* Begin SELECTION *

Afterward they will receive the crown of life that God has promised to those who love him.
This week I am following the same theme of moving from unhealthy places to the place that God desires us to be.
I am drawing from the book of James, from the passage we heard earlier.
The first of these places is the that James challenges is …
The comfortable present
Being too comfortable in our present can be a grave miscalculation.
Like Annie we tend to live in the day and expect the tomorrow to come.
We calculate that we will be able to achieve the things that we want to do, or that God has called us to do at some point in the future, be that tomorrow, next year, when I earned enough, when I have retired, when I am not so busy….
We expect the sun will come up tomorrow and then we will….
But that can be a fatal miscalculation both in our lives and in the lives of the people that God is shaping us to impact.
You know that biggest life that you will impact on is your own – right?
– Lead your self.
A fatal miscalculation
History is filled with miscalculations.
Some miscalculations can be costly.
Some miscalculations can be costly others deadly.
Example # 1
The Mars Orbiter was the first interplanetary weather satellite, but was lost in 1999 when it came too close to Mars and crashed into the planet’s atmosphere.
The problem was a fatal miscalculation by the NASA team when converting Imperial measurements into metric units.
The miscalculation came at a cost of £98 million.
Example # 2
Robert Falcon Scott, the polar explorer, made a fatal miscalculation concerning the amount of food his men would need on his 1910 expedition to the South Pole.
He allotted too few calories per day when hauling sledges at higher latitudes.
All of the men died — not of extreme cold, but of starvation.
A fatal miscalculation and a tragic cost.
(http://www.bbc.com/news/magazine-27509559).
There are miscalculations that are costly and there are miscalculations that are deadly, but the most fatal miscalculations are spiritual!
James teaches us about the comfortable present.
You see when we get too comfortable in the present, we tend to get proud.
Now I know a number of your will be thinking I’m not proud, I don’t have enough to be proud.
But pride is not just about parading around in the best of cars or clothes or having a big house or a fancy job.
James reveals another style of pride…
In his letter James strikes at the heart of pride in chapter 5.
He says, “God resists the proud” in verse 6.
He urges his readers to submit to God in all things.
You see, the type of pride that James is highlighting is the pride that is self-sufficiency, self-confidence, self-importance (note the common factor – self).

* End SELECTION *
* Begin RECORDS SHOWN *

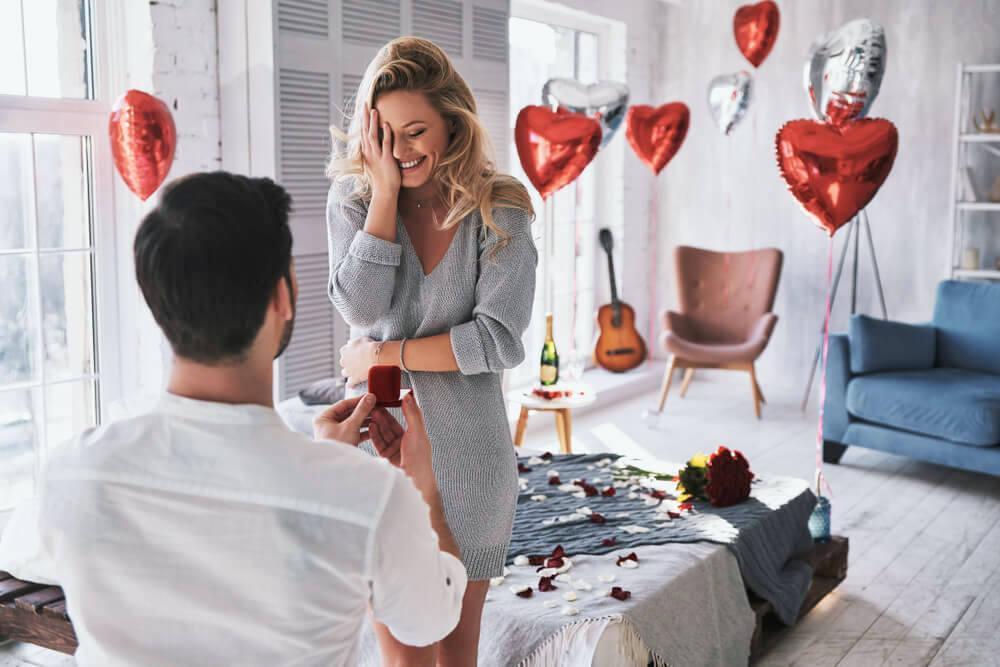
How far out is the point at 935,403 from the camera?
4566 mm

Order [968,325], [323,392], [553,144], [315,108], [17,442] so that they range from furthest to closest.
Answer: [968,325]
[553,144]
[315,108]
[323,392]
[17,442]

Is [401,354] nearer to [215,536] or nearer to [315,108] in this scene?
[215,536]

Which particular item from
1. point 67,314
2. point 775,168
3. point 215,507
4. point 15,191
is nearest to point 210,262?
point 215,507

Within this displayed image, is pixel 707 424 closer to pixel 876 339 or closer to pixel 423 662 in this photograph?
pixel 876 339

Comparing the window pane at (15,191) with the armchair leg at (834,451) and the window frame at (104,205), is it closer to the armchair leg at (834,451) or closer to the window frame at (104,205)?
the window frame at (104,205)

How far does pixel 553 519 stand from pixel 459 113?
1586mm

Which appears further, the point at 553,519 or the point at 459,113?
the point at 553,519

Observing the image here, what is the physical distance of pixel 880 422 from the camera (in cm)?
480

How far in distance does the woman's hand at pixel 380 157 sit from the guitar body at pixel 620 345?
15.6ft

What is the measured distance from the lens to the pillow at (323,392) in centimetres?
391

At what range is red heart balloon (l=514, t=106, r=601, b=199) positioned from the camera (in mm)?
4199

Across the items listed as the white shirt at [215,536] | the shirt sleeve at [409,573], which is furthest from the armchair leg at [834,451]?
the white shirt at [215,536]

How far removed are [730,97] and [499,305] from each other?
4.55 m

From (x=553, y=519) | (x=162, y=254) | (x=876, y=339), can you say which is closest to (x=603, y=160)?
(x=876, y=339)
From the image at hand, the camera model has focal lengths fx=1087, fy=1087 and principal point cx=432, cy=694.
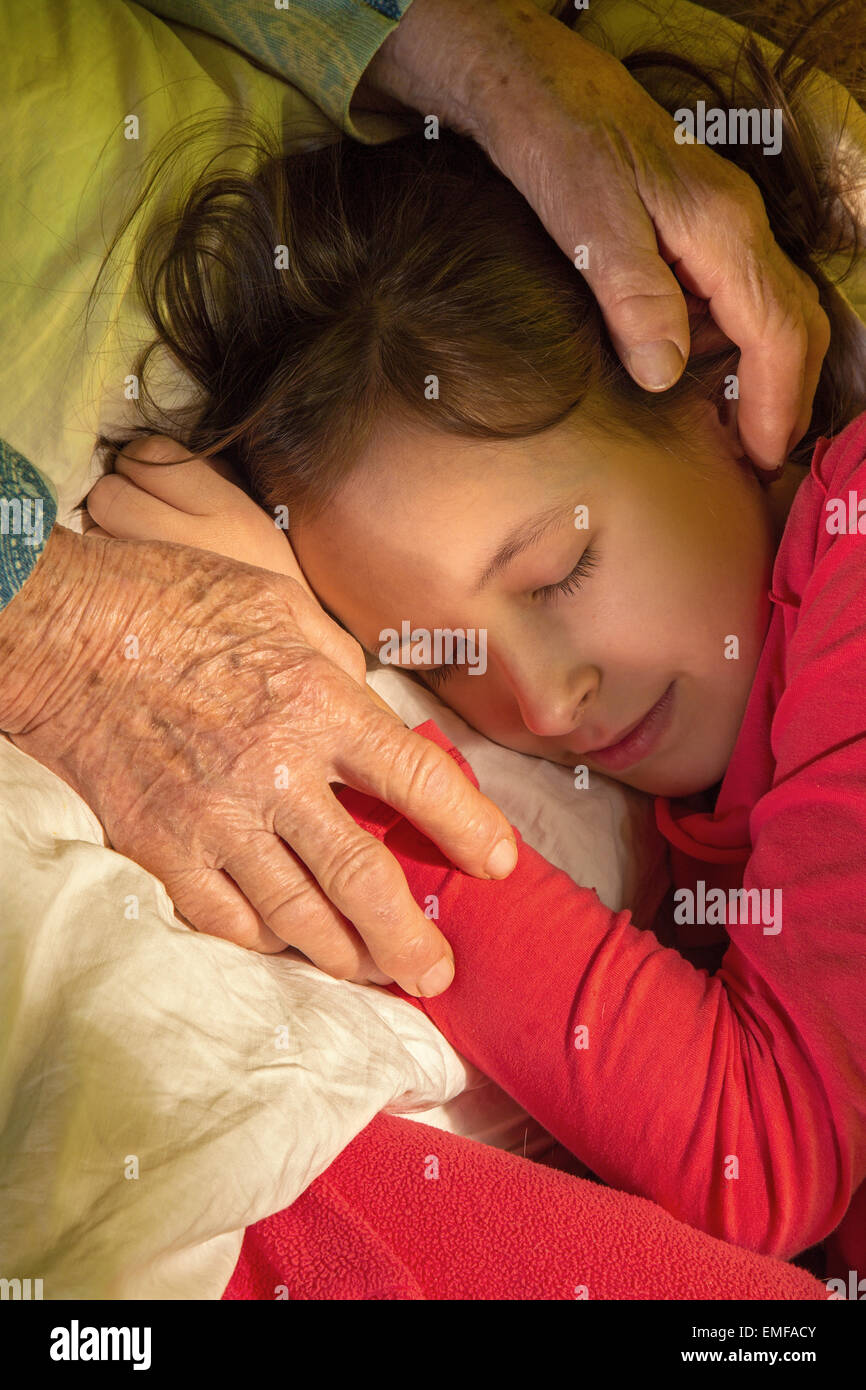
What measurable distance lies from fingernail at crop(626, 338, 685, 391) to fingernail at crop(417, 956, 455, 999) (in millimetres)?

* End RECORDS SHOWN *

**WHAT IS EXPECTED**
Reproduce the passage of the sermon on the comfortable present between "Example # 2" and "the South Pole.", inclusive. The listing has no connection to the sermon on the comfortable present.

**OUTPUT**
Example # 2
Robert Falcon Scott, the polar explorer, made a fatal miscalculation concerning the amount of food his men would need on his 1910 expedition to the South Pole.